* **Exercise prompt**
List every row below that contains the word "thatched", and copy each of those rows in full. Case counts.

* **Input records**
____________

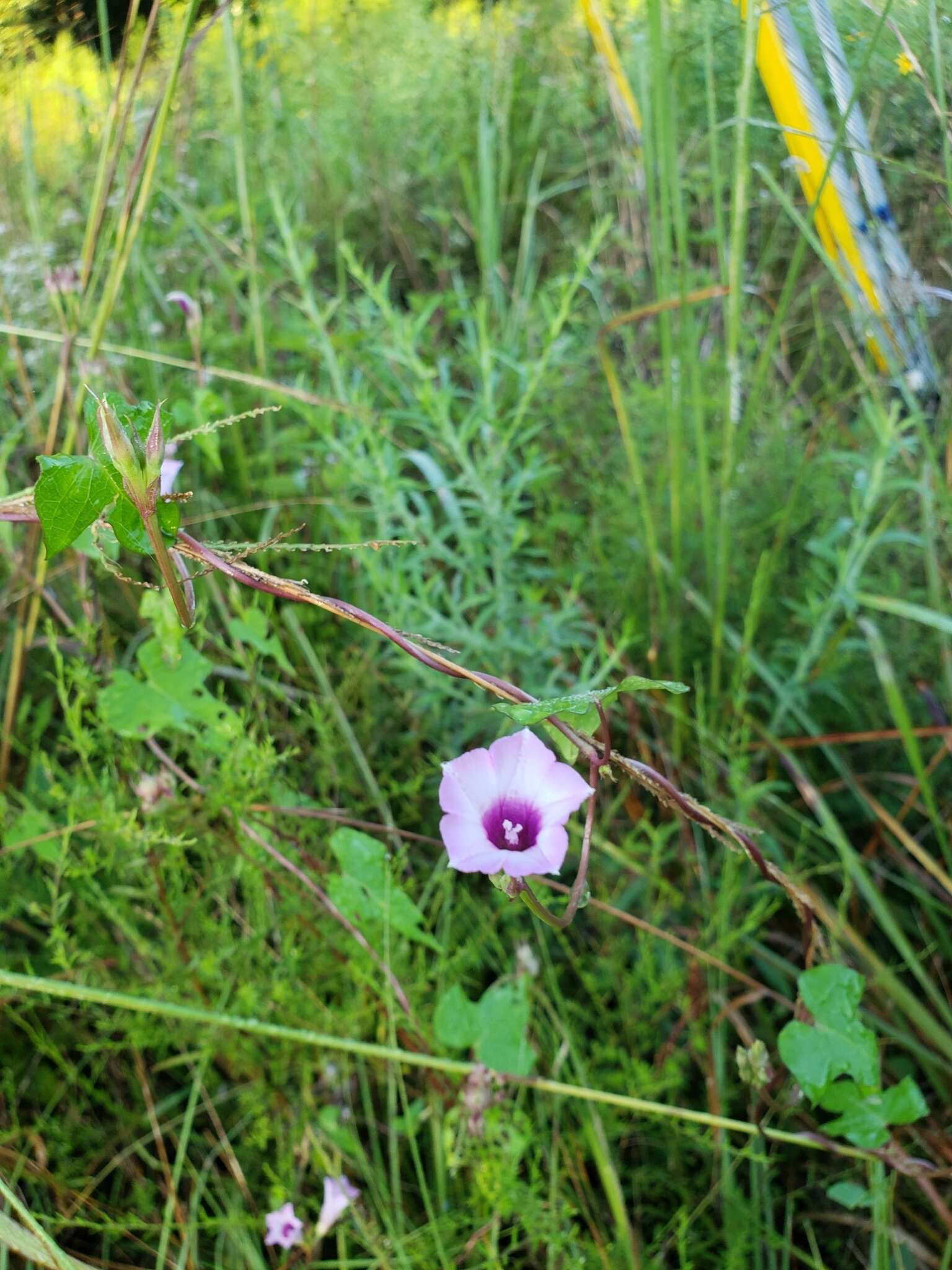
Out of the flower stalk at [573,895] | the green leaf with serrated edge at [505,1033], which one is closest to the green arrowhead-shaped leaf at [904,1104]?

____________

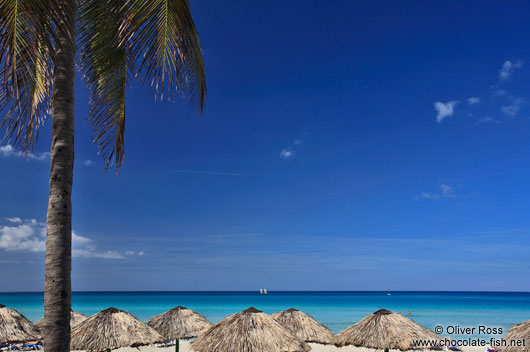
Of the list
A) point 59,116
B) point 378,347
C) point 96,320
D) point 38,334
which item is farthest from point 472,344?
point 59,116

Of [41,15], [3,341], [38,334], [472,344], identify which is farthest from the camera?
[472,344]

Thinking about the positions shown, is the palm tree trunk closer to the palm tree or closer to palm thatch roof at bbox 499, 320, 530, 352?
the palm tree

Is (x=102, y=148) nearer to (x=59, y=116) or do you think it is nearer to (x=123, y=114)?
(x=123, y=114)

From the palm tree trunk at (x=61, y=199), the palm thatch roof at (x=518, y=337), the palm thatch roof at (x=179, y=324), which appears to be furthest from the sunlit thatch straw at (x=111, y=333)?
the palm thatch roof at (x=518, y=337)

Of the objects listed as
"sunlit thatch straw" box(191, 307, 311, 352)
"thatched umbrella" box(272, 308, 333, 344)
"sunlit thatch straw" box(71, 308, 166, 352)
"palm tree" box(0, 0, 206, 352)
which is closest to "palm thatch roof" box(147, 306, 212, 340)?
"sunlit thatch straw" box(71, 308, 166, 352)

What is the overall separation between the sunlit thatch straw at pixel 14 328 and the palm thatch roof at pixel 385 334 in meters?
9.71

____________

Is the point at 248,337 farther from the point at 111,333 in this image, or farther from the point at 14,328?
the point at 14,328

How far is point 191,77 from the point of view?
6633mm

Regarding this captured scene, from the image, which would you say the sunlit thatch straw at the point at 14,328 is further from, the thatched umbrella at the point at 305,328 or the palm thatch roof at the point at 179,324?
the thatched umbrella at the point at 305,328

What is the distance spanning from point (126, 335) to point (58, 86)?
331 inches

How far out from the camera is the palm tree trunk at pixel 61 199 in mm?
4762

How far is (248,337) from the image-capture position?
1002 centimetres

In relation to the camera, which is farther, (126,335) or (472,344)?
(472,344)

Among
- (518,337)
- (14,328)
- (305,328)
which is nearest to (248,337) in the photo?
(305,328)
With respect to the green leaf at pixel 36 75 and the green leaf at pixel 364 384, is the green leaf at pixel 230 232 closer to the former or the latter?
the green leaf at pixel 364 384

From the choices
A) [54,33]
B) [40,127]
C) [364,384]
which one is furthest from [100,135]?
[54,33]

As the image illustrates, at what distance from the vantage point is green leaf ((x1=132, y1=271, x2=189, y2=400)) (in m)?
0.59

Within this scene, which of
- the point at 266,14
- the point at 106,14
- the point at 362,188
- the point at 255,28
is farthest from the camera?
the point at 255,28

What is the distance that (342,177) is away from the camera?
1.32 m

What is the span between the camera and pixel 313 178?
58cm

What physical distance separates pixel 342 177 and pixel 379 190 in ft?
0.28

____________

* **Final result**
"thatched umbrella" box(272, 308, 333, 344)
Regarding this captured scene, from the image, which would you say the sunlit thatch straw at the point at 14,328 is further from, the thatched umbrella at the point at 305,328 or the palm thatch roof at the point at 179,324?
the thatched umbrella at the point at 305,328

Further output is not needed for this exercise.